What you want is a relationship with someone whose conditions are compatible to you… Compatible to your wants, needs, values, character makeup etc. For example, if you desire for someone to stay with you even though you have a temper or to stay with you if you end up in an accident that leaves you disabled or if you are poor forever, what you want is someone who can say yes, I’m compatible to that, because those aren’t conditions for conflict suffering or for ending a relationship for them specifically. One person could genuinely not have the condition of physical ability with regards to fulfillment in their relationship, another person could. One person could genuinely not have the condition of ambition, another could.
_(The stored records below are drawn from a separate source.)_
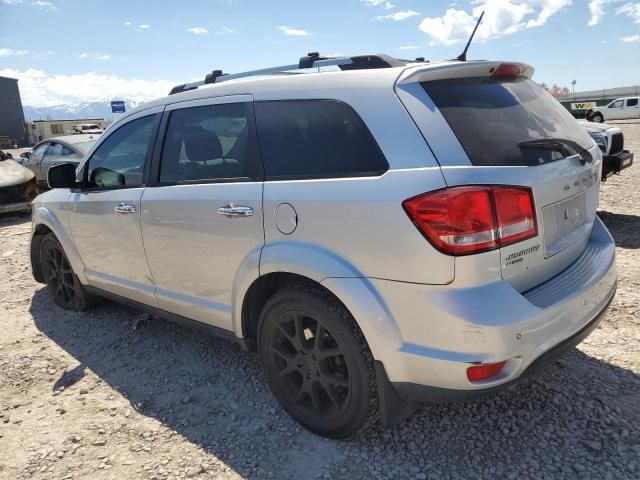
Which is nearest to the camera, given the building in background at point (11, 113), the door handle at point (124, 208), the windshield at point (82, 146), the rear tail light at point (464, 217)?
the rear tail light at point (464, 217)

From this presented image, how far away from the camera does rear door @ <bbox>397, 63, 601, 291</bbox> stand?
2.05 m

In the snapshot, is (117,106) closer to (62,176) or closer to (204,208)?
(62,176)

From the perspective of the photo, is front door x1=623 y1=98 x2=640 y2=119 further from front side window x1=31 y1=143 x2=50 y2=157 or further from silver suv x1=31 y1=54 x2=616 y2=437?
silver suv x1=31 y1=54 x2=616 y2=437

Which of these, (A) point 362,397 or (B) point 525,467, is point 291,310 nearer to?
(A) point 362,397

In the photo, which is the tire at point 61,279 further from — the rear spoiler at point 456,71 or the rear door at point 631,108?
the rear door at point 631,108

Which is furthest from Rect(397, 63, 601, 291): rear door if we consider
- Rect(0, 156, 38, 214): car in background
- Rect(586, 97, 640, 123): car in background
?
Rect(586, 97, 640, 123): car in background

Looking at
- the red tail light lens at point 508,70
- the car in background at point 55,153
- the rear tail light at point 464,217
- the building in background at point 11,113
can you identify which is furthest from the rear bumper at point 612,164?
the building in background at point 11,113

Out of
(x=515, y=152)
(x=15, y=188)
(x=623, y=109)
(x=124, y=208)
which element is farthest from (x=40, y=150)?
(x=623, y=109)

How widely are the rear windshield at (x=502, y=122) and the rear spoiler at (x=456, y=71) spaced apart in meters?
0.03

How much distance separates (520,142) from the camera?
2.21m

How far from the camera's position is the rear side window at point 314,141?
227 centimetres

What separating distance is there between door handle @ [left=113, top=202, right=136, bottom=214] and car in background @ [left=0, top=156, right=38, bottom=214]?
23.9ft

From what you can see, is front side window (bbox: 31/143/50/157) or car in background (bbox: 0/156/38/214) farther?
front side window (bbox: 31/143/50/157)

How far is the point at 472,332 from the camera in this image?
1962 mm
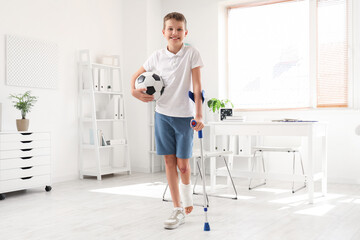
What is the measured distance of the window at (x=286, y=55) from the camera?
450 centimetres

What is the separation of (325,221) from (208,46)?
3096 millimetres

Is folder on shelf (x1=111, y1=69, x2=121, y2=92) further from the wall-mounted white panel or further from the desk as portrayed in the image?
the desk

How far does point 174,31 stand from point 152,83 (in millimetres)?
343

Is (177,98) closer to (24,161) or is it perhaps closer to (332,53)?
(24,161)

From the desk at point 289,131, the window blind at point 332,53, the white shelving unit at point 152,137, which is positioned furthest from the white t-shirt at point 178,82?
the white shelving unit at point 152,137

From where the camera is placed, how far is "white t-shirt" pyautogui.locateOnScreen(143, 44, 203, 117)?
2414mm

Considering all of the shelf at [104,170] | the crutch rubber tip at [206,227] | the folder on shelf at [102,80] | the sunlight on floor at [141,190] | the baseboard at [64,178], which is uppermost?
the folder on shelf at [102,80]

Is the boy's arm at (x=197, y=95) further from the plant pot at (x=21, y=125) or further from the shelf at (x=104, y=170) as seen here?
the shelf at (x=104, y=170)

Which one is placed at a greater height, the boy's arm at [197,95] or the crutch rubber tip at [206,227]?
the boy's arm at [197,95]

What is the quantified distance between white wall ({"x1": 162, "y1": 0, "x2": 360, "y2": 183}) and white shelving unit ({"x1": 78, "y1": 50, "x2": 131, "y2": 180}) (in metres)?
1.16

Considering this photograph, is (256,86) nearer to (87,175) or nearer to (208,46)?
(208,46)

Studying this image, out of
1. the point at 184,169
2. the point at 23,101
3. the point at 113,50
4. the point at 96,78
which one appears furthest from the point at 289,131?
the point at 113,50

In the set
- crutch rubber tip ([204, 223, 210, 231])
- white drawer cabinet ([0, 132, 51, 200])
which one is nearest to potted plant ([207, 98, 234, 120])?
white drawer cabinet ([0, 132, 51, 200])

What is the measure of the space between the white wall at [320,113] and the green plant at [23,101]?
2.23m
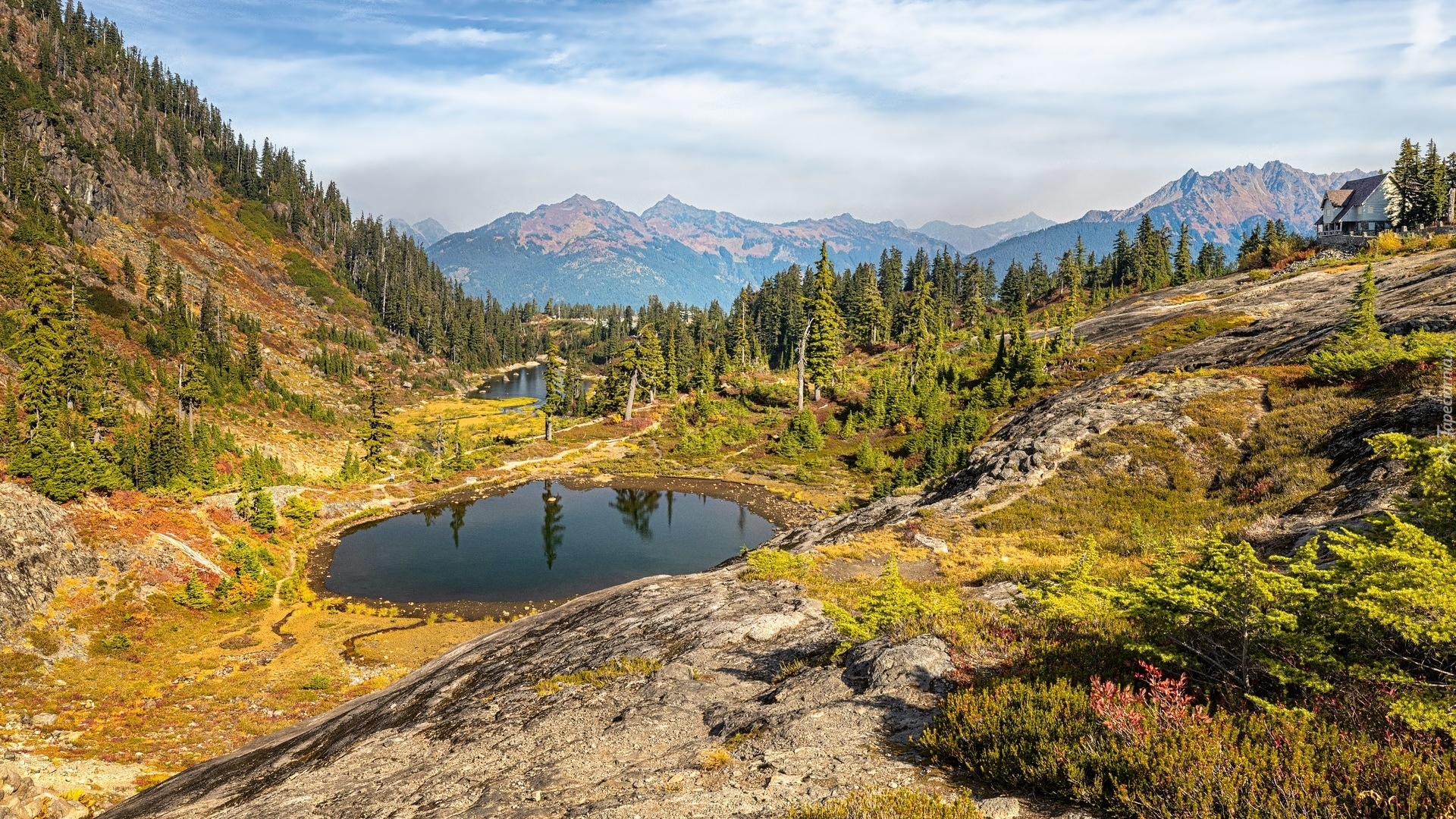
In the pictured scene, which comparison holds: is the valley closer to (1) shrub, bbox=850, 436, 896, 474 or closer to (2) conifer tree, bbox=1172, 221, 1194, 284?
(1) shrub, bbox=850, 436, 896, 474

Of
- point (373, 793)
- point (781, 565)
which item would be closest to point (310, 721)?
point (373, 793)

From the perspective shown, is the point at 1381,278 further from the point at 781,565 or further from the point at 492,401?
the point at 492,401

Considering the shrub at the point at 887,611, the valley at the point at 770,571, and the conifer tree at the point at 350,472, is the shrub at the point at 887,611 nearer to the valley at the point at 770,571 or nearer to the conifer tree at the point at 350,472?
the valley at the point at 770,571

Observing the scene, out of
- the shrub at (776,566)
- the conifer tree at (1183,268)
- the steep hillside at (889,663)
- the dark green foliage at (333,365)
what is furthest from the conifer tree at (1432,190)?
the dark green foliage at (333,365)

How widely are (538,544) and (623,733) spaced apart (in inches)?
1292

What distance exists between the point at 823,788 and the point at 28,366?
61.8 m

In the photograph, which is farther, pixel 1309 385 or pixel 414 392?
pixel 414 392

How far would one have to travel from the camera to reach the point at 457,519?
48.3m

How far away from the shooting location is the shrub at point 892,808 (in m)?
6.73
One person could not have the condition of being together physically, another could. One person could not have the condition of wealth, another could.
The reality is that everyone has different conditions. What you want is the person whose conditions, you feel ok with and who is ok with your conditions. That is far closer to actual love than the mythical ‘unconditional love’ that people have unconsciously gone after for so long. Love in and of itself is ultimately unconditional because to take someone as a part of yourself is not a contradiction to incompatibility. Love is ultimately unconditional because at the deepest level, all is one. We are all part of each other, whether we recognize it yet or not. There is no actual way to truly separate from one another, even though in the physical dimension, we can move our bodies to create the perception of distance. There is no way for you to separate from this universe. But all people must become damn conscious of and damn straight with themselves and other people about their relationship conditions. Keep in mind that we will have different and unique conditions for every different relationship configuration that we have; from therapist relationships to coaches to business partnerships to friends to siblings to parents to children to husbands to wives.
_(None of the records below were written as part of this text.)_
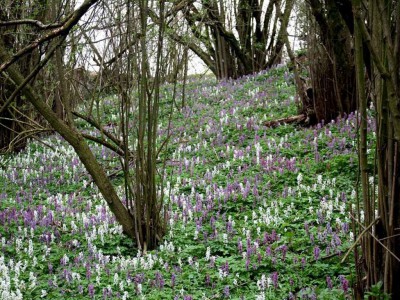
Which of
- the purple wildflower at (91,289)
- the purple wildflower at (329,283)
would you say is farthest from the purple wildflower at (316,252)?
the purple wildflower at (91,289)

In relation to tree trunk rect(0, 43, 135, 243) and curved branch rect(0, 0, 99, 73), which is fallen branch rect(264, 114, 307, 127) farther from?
curved branch rect(0, 0, 99, 73)

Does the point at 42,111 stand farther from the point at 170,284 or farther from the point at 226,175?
the point at 226,175

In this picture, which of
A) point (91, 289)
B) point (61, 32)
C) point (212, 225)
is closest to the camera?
point (91, 289)

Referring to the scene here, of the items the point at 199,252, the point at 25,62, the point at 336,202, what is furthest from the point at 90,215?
the point at 25,62

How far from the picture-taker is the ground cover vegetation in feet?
14.6

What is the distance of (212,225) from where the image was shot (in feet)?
19.3

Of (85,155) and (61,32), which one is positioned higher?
(61,32)

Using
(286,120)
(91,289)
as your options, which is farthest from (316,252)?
(286,120)

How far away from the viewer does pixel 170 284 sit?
4.49 meters

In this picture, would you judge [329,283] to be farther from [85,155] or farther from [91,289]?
[85,155]

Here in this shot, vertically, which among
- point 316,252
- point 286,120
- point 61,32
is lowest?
point 316,252

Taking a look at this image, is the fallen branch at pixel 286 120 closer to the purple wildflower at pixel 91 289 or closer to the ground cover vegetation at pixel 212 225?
the ground cover vegetation at pixel 212 225

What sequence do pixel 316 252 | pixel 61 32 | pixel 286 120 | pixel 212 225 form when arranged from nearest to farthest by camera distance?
1. pixel 316 252
2. pixel 61 32
3. pixel 212 225
4. pixel 286 120

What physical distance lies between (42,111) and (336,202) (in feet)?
12.0
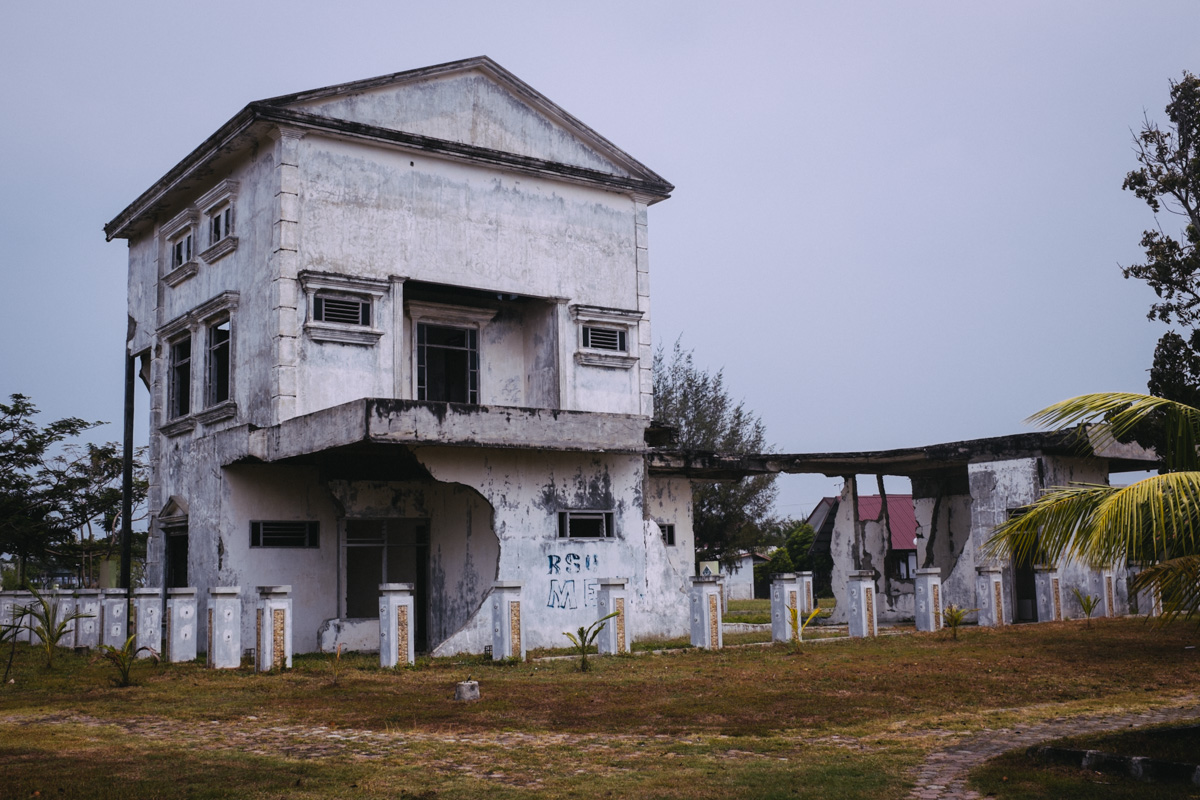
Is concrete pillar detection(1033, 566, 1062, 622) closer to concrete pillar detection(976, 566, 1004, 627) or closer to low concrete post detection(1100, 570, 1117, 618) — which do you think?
concrete pillar detection(976, 566, 1004, 627)

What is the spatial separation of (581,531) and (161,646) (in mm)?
6622

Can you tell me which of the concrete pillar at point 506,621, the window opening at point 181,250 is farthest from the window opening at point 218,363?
the concrete pillar at point 506,621

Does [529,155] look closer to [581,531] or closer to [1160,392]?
[581,531]

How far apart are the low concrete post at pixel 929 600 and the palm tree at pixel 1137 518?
10364mm

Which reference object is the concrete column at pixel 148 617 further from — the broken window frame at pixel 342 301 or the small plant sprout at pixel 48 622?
the broken window frame at pixel 342 301

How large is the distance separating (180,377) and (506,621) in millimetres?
9542

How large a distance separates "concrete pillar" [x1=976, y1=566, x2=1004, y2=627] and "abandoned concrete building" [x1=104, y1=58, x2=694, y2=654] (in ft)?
16.3

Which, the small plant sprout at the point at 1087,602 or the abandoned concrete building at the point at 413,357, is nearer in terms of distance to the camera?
the abandoned concrete building at the point at 413,357

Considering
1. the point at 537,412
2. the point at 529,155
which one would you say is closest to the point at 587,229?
the point at 529,155

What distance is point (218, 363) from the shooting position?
20.2 m

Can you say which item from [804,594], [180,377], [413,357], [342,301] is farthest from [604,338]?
[180,377]

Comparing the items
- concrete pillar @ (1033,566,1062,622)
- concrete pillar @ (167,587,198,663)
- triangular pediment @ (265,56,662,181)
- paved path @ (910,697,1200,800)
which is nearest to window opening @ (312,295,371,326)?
triangular pediment @ (265,56,662,181)

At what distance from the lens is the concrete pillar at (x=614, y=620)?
1562 cm

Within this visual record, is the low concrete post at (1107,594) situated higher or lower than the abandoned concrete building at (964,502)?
lower
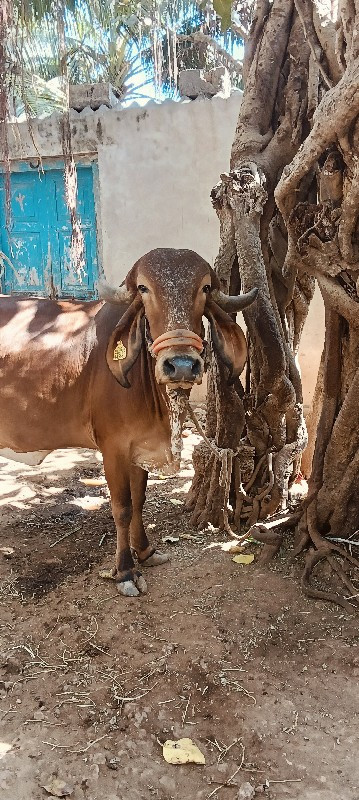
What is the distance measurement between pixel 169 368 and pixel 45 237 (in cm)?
581

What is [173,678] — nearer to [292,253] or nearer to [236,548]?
[236,548]

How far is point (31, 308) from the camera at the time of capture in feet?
12.7

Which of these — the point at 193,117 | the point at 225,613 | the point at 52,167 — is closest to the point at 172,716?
the point at 225,613

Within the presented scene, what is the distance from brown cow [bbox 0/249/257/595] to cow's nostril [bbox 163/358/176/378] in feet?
0.27

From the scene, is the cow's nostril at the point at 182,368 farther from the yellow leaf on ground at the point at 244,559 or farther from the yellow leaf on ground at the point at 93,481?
the yellow leaf on ground at the point at 93,481

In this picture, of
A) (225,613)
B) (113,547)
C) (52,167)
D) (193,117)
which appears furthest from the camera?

Because the quality of unconditionality has become a virtue in this society, people are shamed for their conditionality. They are led to believe some conditions are ok and some are not. For example, you are fine to love conditionally and can thus stay a good person if the condition upon which you leave someone is being beaten up or sexually abused by them. You are not fine and are in fact a terrible person if the condition upon which you leave someone is them being poor. The thing is, just because you shame someone for something, doesn’t mean it changes. People simply deny it even though it is there. They say, “I love you no matter what and till death do us part” and then leave you when their subconscious conditions are not met. The unfortunate thing is, to admit to your own conditions relative to relationships, you are going to have to risk feeling like you are and like people will see you as a bad person… ironically thus re-triggering your original wound of: “you are wrong and bad and therefore must change” as well as your pendulum swing desire of wanting unconditional love.